Sample Ratio Mismatch (SRM)

Sample Ratio Mismatch is a chi-squared test comparing the observed per-variant exposure counts against the declared variant weights. A low p-value means the realized split deviates further from the configured split than chance alone explains.

Why it matters

SRM warnings usually mean a bug — not a real-world traffic skew. A skewed audience filter, a bucketing-pipeline change that affected one variant disproportionately, a load balancer routing a fraction of users to a stale build that doesn't call /v1/assign — these surface as SRM before they surface as anything else. If you trust the credible interval at a variant-allocation that's not what you configured, the math underneath is silently wrong.

How Splitstream checks it

The analysis worker computes the chi-squared statistic on every snapshot (default cadence: 240 minutes). The SRM monitor also runs a dedicated 5-minute pass that doesn't wait for the full snapshot recomputation.

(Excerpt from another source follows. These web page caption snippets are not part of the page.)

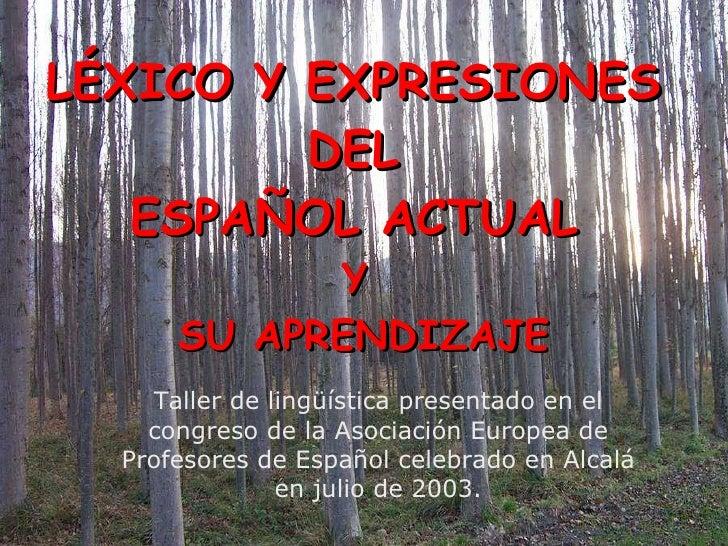 LÉXICO Y EXPRESIONES  DEL  ESPAÑOL ACTUAL   Y  SU APRENDIZAJE Taller de lingüística presentado en el congreso de la Asocia...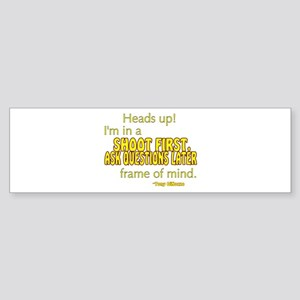 NCIS Quote: Shoot First Sticker (Bumper)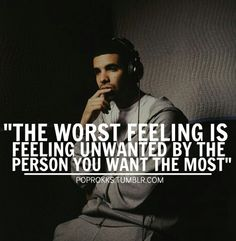 The worst feeling is the feeling unwanted by the person you want the most. Worst feeling ever. Heartache heartbreak hurt love Drake quotes
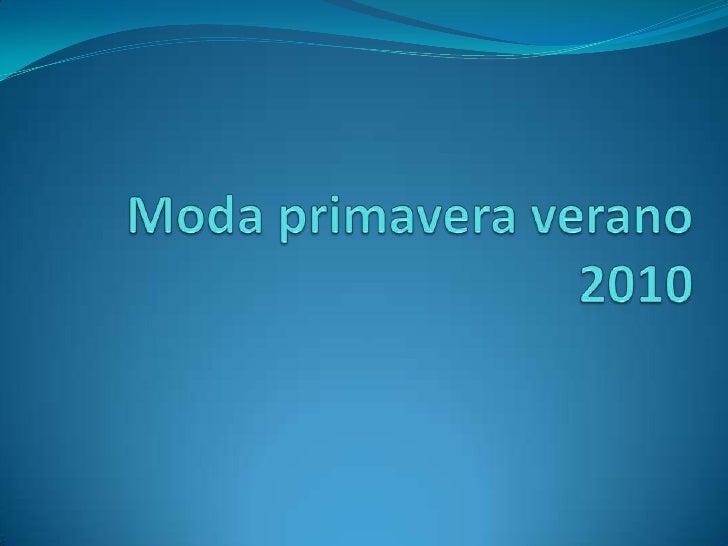 Moda Primavera Verano 2010 De Jorge Y Carlos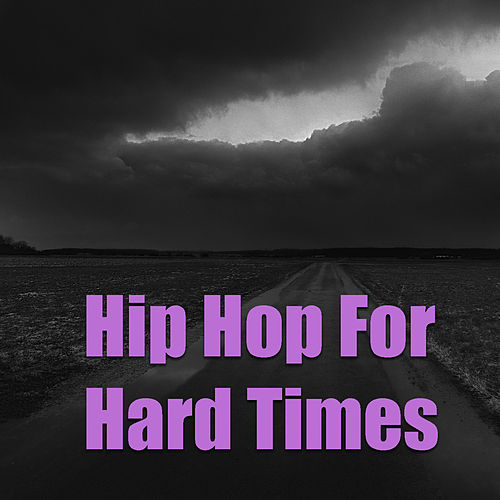 Hip Hop For Hard Times by Various Artists
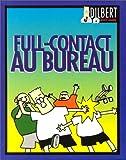Dilbert - Full-contact au bureau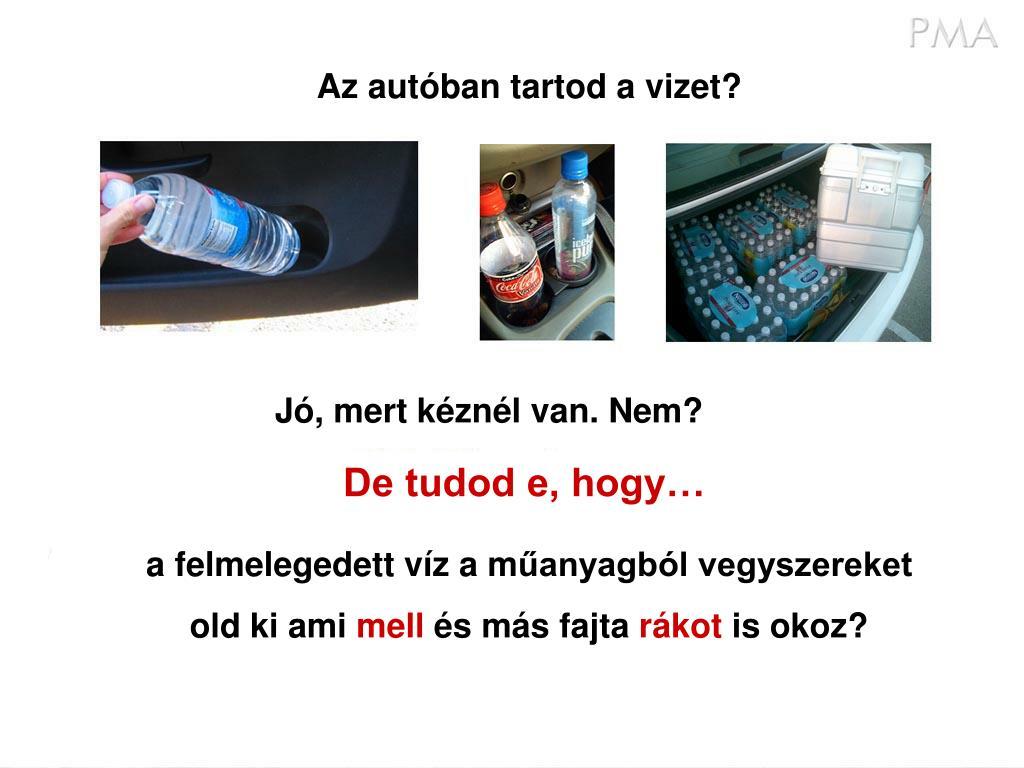 Az autóban tartod a vizet?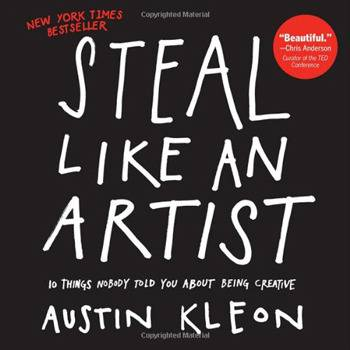 1.Steal Like an Artist: 10 Things Nobody Told You About Being Creative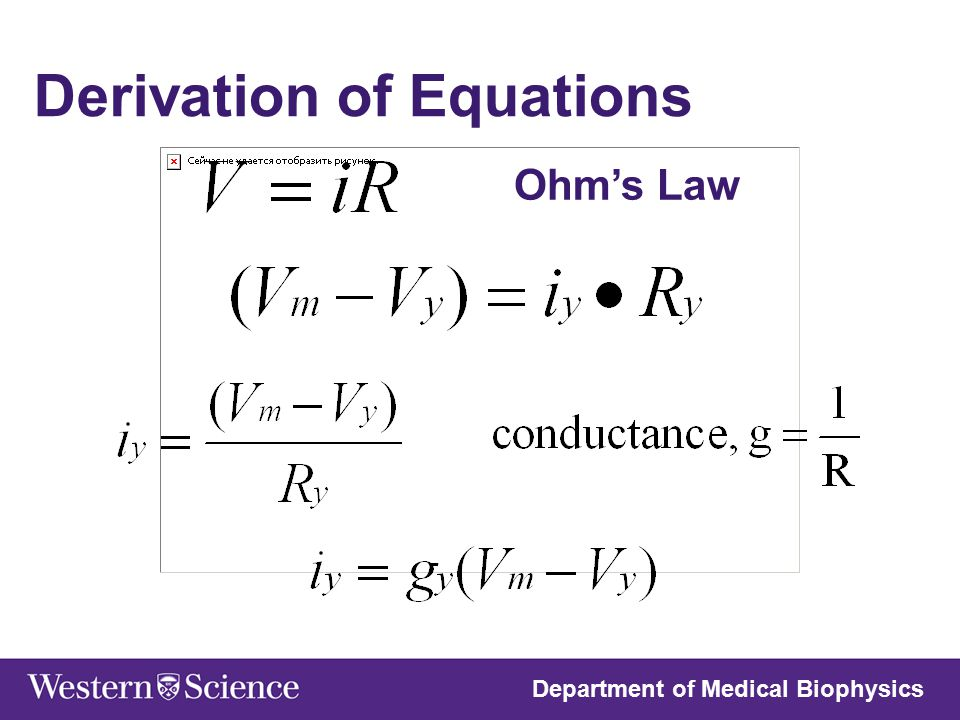 Ohm's Law Department of Medical Biophysics Derivation of Equations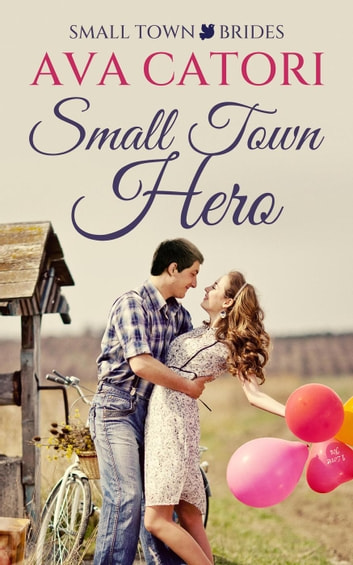 Small Town Hero - Small Town Brides, #1 ebook by Ava Catori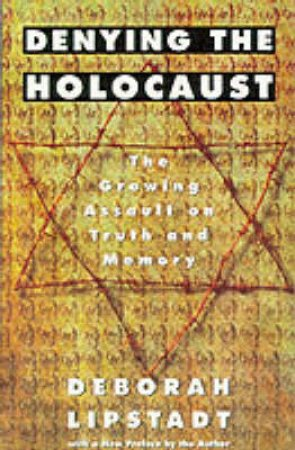 Denying The Holocaust: The Growing Assault On Truth & Memory by Deborah Lipstadt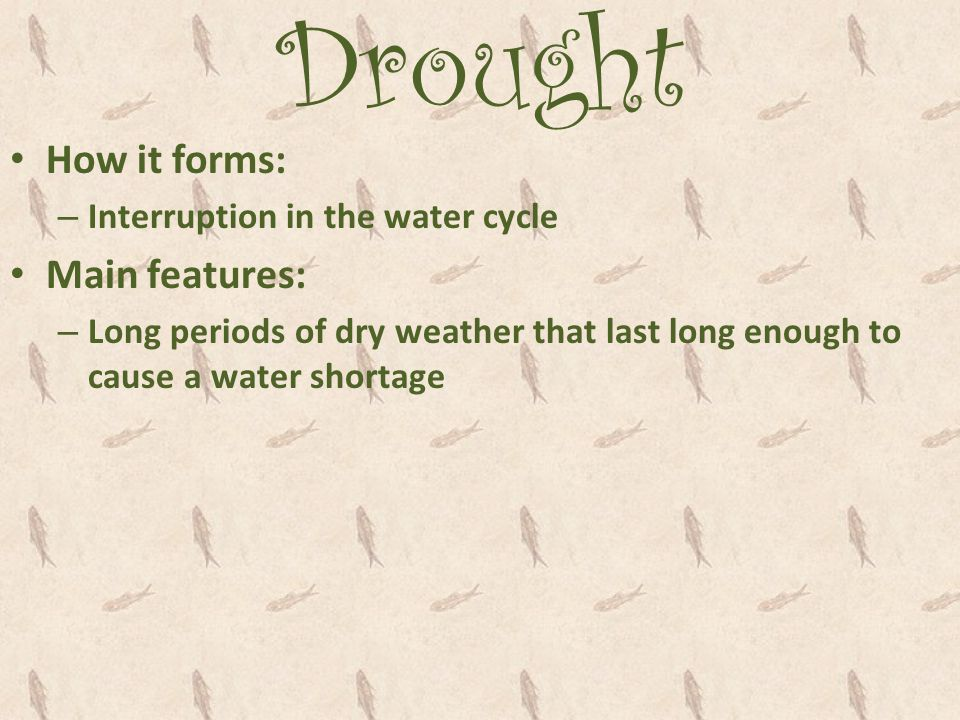 Drought How it forms: Main features: Interruption in the water cycle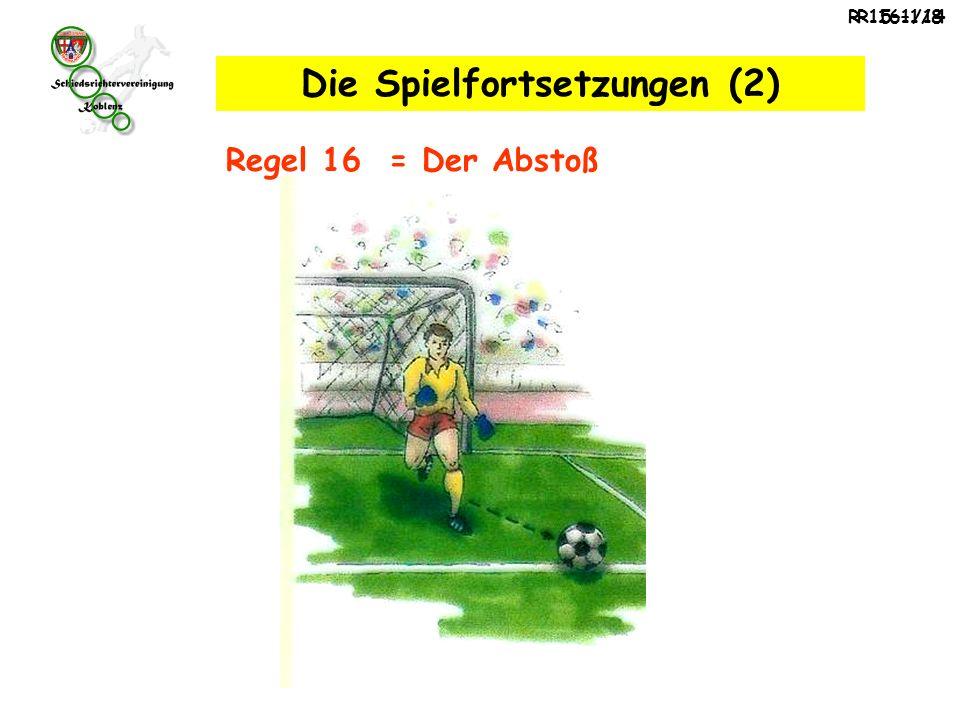 Regel 16 – Abstoß Der Abstoß ist eine Spielfortsetzung.
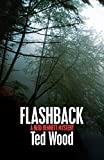 Flashback: A Reid Bennett Mystery: 9 (The Reid Bennett Mysteries, 9)
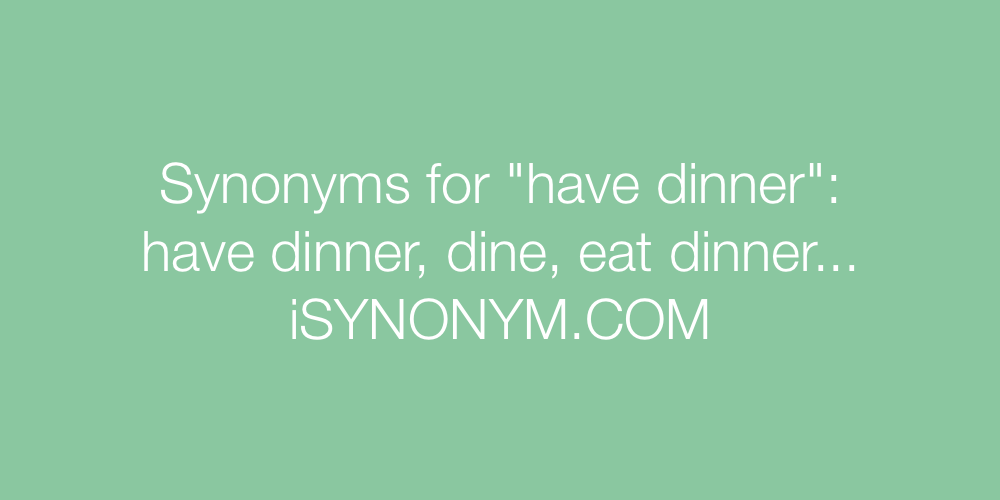Synonyms have dinner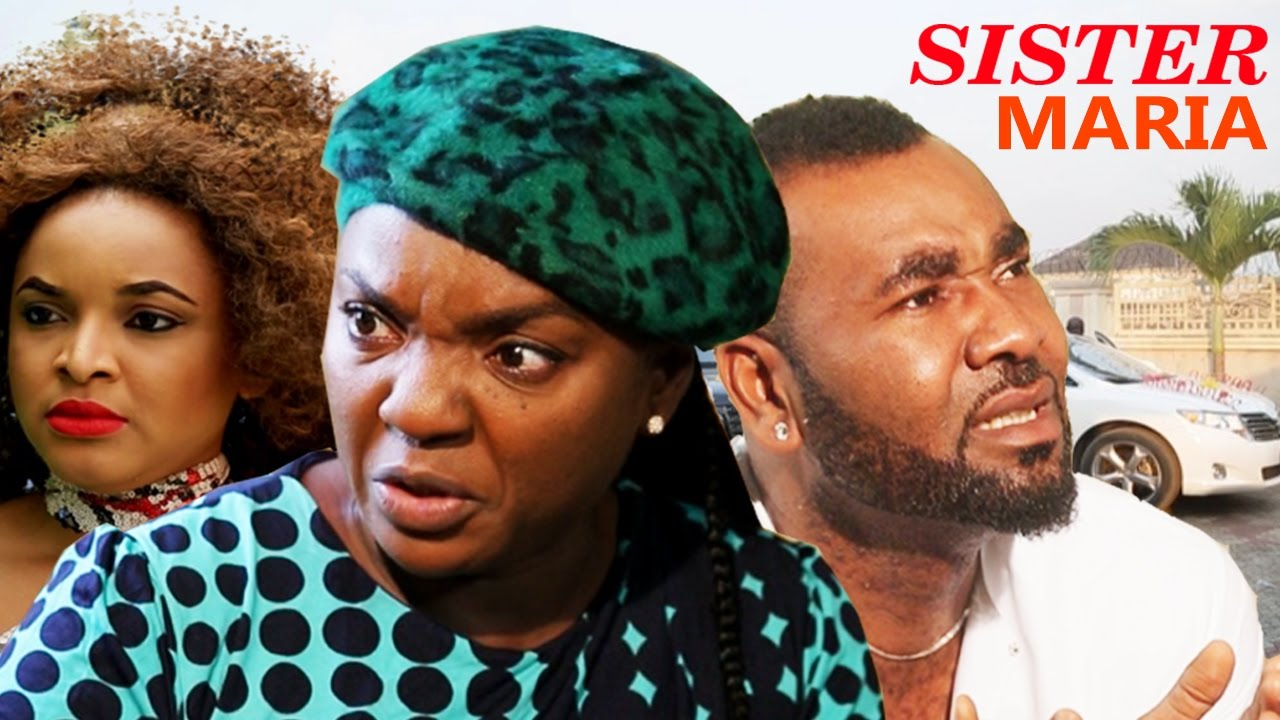 Download Sister Maria Season 2 - 2016 Latest Nigerian Nollywood Movie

Threshold: chi-squared p-value < 0.001 raises an SRM warning on the results page. We picked 0.001 rather than the conventional 0.01 because experiment-platforms run the test many times (every snapshot, multi-arm, multi-experiment), and we wanted a tight false-alarm rate at high test-count.

What to do when the banner fires

Stop the experiment. Find the cause. Fix it. Start a new experiment with a fresh seed. Resuming an SRM-affected experiment with a "we'll just exclude the bad data" manual override is almost always less defensible than calling the run dead and re-running clean.

The platform does not auto-stop on SRM by default — the platform can't distinguish a bucketing bug from a real-world skew, and auto-stopping during a flash sale that broke the traffic mix would be worse than the warning. Auto-stop on SRM is a per-experiment opt-in.